▶ SHORT TASK A
Check each statement below against the thread about the Look 996 Pro full-suspension bike. Answer yes or no, and quote the deciding words from the thread.
(i) The first poster's alloy Racer-X weighs more than the new Look bike.
(ii) xc-rider states that the links on the bike are aluminium.
(iii) sonyisdope gives a claimed weight of 1850 grams without shock for the BMC Fourstroke 01 frame.

▶ TEXT
○ ○ ○
# Look 996 Pro Team Full Suspension



## Cranked (Jun 1, 2006)

Ok the only info I have comes from the "latest news" section here at MTBR, and this new bike is really a great looking machine....but at 2500 grams for a small frame(carbon) and shock, It just seems totally excessive. If this info is correct, I just wonder why. The one huge upside to carbon is its weight advantage. My alloy Racer-X is lighter than this, with the same travel. What do you all think. I hope that this is early info and not quite right, cause I really like the bike, but if its true....they have some serious competition to reconsider.


----------



## Upandatem (Apr 11, 2004)

Sorry OT, but what front derailleur is on that look?


----------



## Cranked (Jun 1, 2006)

In photo # 13 it looks like a SRAM X9 to me, but hard to tell for sure. Upon closer inspection it looks like the rear triangle may actually be alloy. Guess this would play some part in the weight issue, along with the virtual linkage configuration. At this point I suppose its all speculation.


----------



## sonyisdope (Jul 24, 2004)

The virtual linkage configuration should not be an issue. Look at the BMC Fourstroke 01. 1850 grams (claimed weight without shock) for a full suspension virtual pivot frame. Even if you add a 300 gram rear shock, you are still coming in about about a pound less! Look really missed the boat on this one IMO. I'm sure this bike will be ridiculously expensive (which is acceptable for a bike like this) but is not the lightest and comes from a company with no full suspension roots. I would be all about this bike had it had an integrated seatmast. Because, lets be honest, that would like sweet. For now, I will continue dreaming about getting a BMC Fourstroke 01. Yes, thats right, I'm not changing dreams. Also, the steep headtube angle is kinda weird in this day and age. Without riding it though, I find it hard to complain about the geometry, so I'll reserve judgment on that for now.


----------



## xc-rider (Jan 16, 2004)

Just wanted to inform you that of course Head Tube angle and Seat Tube angle are mixed up in the article.

Heat tube angle is 70.5° with an 80mm fork, 69.7° with a 100mm fork.
Seat tube angle is 73° with an 80mm fork, 72.2° with a 100mm fork.

Both front and rear triangle are carbon. Links are aluminium.

Hope this helps...

Ps : Francois, can you correct the article with correct HT and ST angles ? Thanks !


----------



## Cranked (Jun 1, 2006)

xc-rider, I'd guess that you have an inside track over there at Look. Can you give us some more detailed information on this new bike. The things that interest or confuse me the most about this new ride are:
1 weight
2 suspension design from a company w/ seemingly limited background
3 no ISP (this is a rich mans bike and they will want you to know it)

I would say as follow up that your road bikes are among the nicest out there. I hope you will follow suit in the MTB world. Please take this with a grain of salt, as I'd like for you to do well in this realm too.
○ ○ ○
▶ RECORDS
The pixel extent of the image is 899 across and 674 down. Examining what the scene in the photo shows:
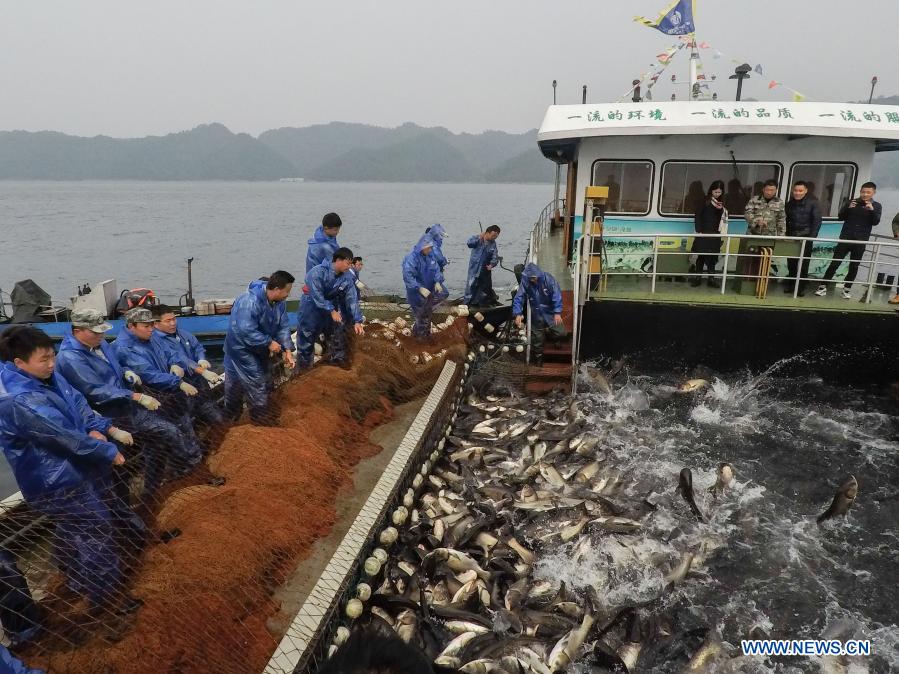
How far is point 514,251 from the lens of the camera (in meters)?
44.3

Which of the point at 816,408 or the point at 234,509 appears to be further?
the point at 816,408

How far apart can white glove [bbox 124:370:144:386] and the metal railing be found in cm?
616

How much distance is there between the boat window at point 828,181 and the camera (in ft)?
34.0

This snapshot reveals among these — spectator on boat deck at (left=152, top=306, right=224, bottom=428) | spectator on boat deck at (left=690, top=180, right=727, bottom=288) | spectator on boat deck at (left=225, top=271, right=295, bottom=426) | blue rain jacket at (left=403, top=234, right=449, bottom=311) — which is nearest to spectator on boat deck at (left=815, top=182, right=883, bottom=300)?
○ ○ ○
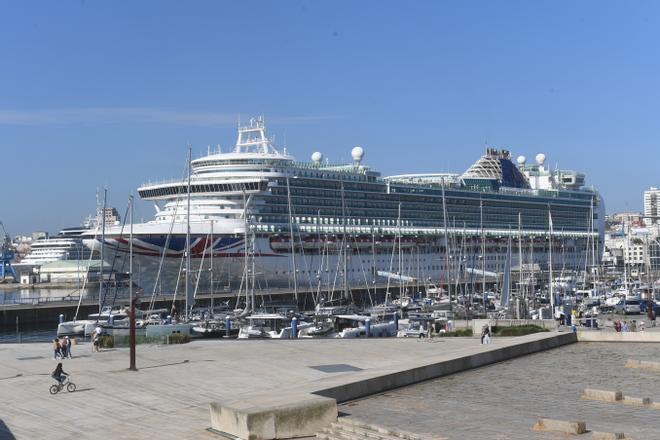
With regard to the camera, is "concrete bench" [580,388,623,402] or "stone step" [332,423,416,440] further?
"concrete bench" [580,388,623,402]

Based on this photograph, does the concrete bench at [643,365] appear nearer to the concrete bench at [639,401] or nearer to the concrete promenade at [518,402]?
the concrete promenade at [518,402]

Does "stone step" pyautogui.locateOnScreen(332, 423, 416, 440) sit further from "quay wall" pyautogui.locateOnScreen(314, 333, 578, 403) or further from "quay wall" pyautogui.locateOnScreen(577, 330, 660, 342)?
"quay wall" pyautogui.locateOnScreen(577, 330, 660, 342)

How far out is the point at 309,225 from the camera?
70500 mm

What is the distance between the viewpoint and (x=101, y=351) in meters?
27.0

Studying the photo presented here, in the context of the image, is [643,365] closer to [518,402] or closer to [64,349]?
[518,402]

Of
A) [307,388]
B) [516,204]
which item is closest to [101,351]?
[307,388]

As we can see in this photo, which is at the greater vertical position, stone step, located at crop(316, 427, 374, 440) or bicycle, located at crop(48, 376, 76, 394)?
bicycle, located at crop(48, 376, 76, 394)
○ ○ ○
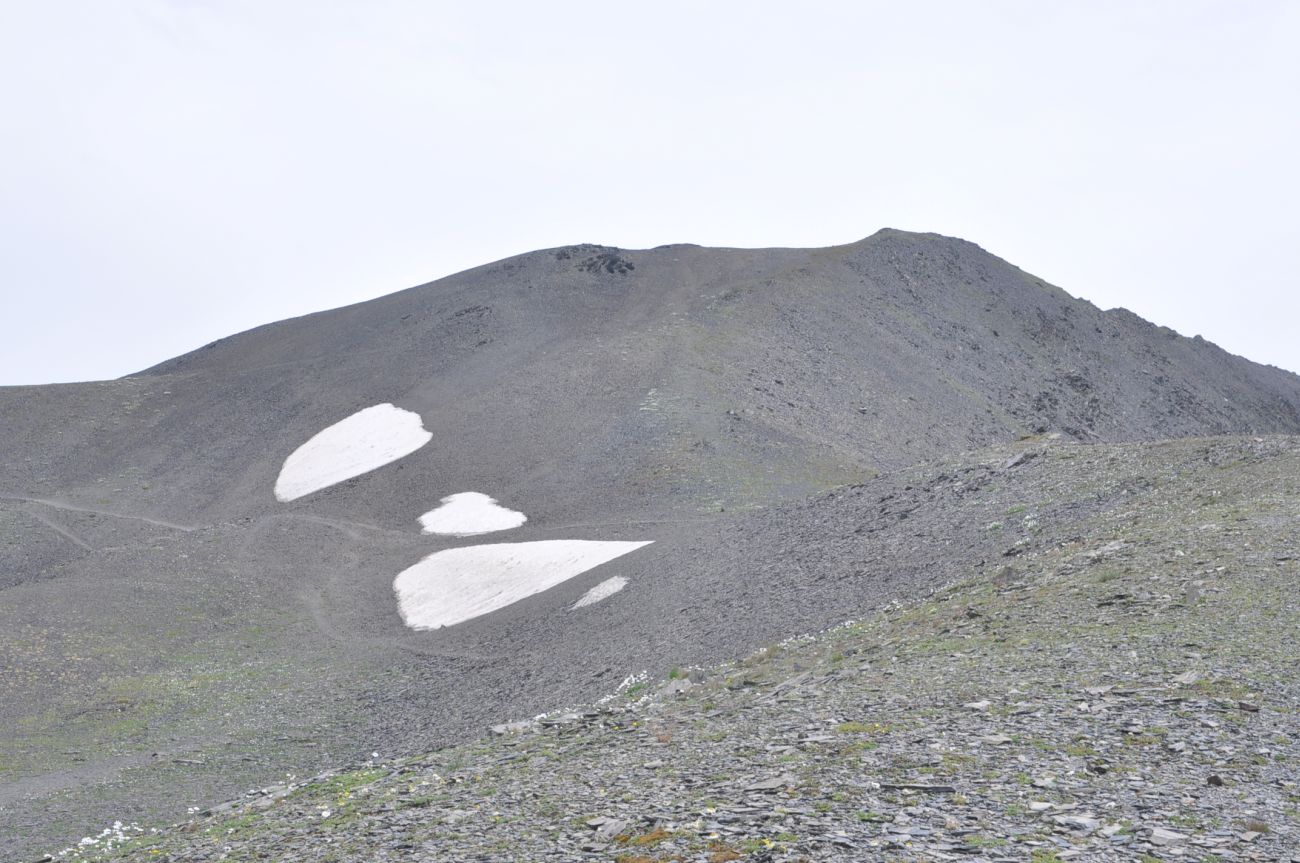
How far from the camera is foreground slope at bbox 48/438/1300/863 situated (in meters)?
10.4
○ ○ ○
▶ SHORT TASK B
Pull out every line of the entries that contains the string "between".

▶ WORKED ANSWER A
(i) No: "My alloy Racer-X is lighter than this, with the same travel."
(ii) Yes: "Links are aluminium."
(iii) Yes: "1850 grams (claimed weight without shock) for a full suspension virtual pivot frame."

▶ WORKED ANSWER B
How much distance is there between the boat window at point 828,181 and the camera (in ft)?
What is the distance between the viewpoint and (x=101, y=351) in meters?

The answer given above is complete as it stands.